*Objective A*
Can you rewrite the records as a numbered list, everything from the line containing "What is the" down to the last line of the records, with blank lines left out?

Growing older is not fun, responsibilities mount and the dream of staying forever young fades. As we evolve through each stage in life, the investment strategies required to achieve our financial goals should also evolve.
When you hit 30, it’s time to do away with the shenanigans of your teens & twenties and start to really settle down with life. Maturity and responsibility come with being in your 30s. Most people are introduced to financial responsibilities in their 30s. At this age, people start to think about getting married if they aren’t already, having children, buying a home, and having a retirement plan.
Your financial responsibilities influence how you invest. A woman in her 30s looking to start a family soon will not invest the same way a 25-year-old man with no commitments will. The demands of life at different ages influences our investment decisions.
All things being equal, you’re probably earning more in your 30s to start building an investment portfolio. If you’re at this stage and wondering about what asset classes to include in your investment portfolio, here are 5 asset classes to consider.
Fixed Income Assets
fixed income assets are a good start. Fixed income assets are debt instruments that return a fixed amount quarterly, semi-annually, or annually. Some examples of fixed income assets include bonds, commercial papers, treasury bills, and other forms of debt instruments.

*Objective B*
Could you extend the text on investing in your 30s, picking up right after its final sentence?

*Extracted data*

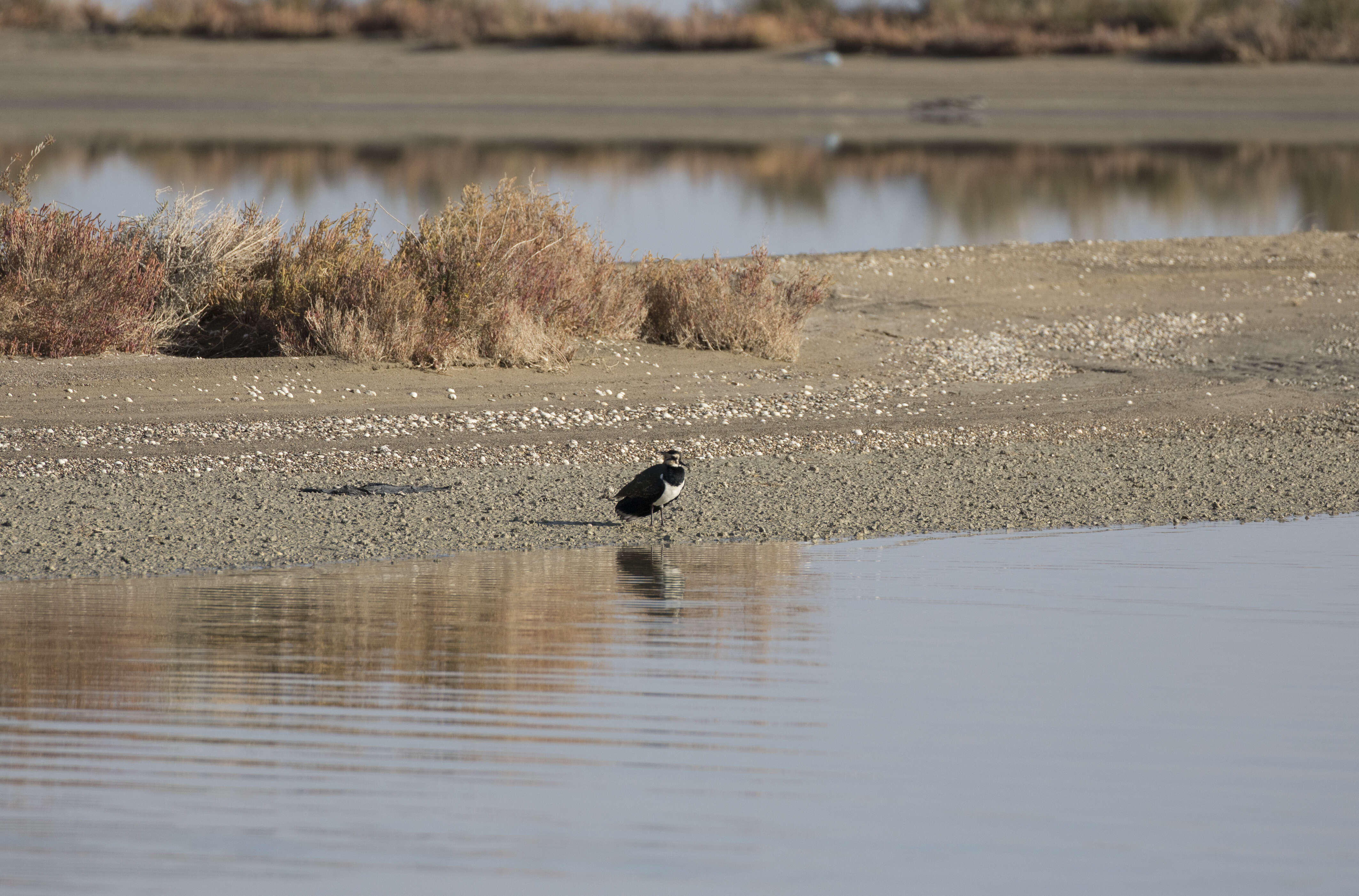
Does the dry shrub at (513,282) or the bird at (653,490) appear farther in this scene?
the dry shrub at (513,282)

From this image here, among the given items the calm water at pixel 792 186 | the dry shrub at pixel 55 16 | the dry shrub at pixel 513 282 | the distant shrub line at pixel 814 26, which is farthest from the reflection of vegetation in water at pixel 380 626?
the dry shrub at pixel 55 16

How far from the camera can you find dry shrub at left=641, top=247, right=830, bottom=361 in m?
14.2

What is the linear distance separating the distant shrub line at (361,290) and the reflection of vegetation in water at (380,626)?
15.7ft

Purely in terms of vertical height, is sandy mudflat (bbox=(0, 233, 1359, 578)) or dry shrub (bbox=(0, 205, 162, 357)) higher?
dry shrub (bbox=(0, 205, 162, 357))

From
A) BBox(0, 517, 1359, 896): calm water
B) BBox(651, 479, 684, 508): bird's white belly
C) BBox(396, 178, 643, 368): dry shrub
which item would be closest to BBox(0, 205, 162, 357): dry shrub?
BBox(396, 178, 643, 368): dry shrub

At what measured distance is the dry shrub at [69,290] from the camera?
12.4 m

*Task answer A*
1. What is the linear distance separating the distant shrub line at (361,290) and the reflection of vegetation in water at (380,626)?
2. 15.7ft
3. Purely in terms of vertical height, is sandy mudflat (bbox=(0, 233, 1359, 578)) or dry shrub (bbox=(0, 205, 162, 357)) higher?
4. dry shrub (bbox=(0, 205, 162, 357))
5. From
6. A) BBox(0, 517, 1359, 896): calm water
7. B) BBox(651, 479, 684, 508): bird's white belly
8. C) BBox(396, 178, 643, 368): dry shrub
9. which item would be closest to BBox(0, 205, 162, 357): dry shrub?
10. BBox(396, 178, 643, 368): dry shrub
11. At what measured distance is the dry shrub at [69,290] from the camera?
12. 12.4 m

*Task answer B*
Debt instruments are assets the government, corporate organizations and multilateral institutions employ to raise funds for long term and short-term needs from investors. The issuer/borrower, which could be a sovereign government or corporate organization issues a fixed income instrument to borrow funds from investors, offers a fixed interest return payable at fixed intervals and pays back the funds borrowed (capital) at the maturity of the asset. Most fixed income assets are low risk assets and so they are a good fit for investors starting out on their investment journey.
Fixed income assets are liquid, available in multiple currencies, and they pay returns on a regular basis making them ideal for investors in their 30s who will also need to build emergency funds to cater to life eventualities.
When you’re in your 30s, you have time on their side so you can take advantage of the benefits of compound interest. One of the few financial instruments that compounds interest are mutual funds.
Mutual funds are funds pooled from different investors and invested in assets like stocks, bonds, treasury bills etc. Mutual funds are professionally managed by fund managers, making it a good fit for investors who do not have the time to actively monitor their investment portfolios. The fund manager does the necessary research, decides on the securities to invest in and monitors the performance of the fund.
Interest returns on mutual funds are paid quarterly and investors have the option of reinvesting these returns in the fund. Mutual funds work well if you’re in your 30s and looking to build a retirement plan that will take advantage of the benefit of compound interest.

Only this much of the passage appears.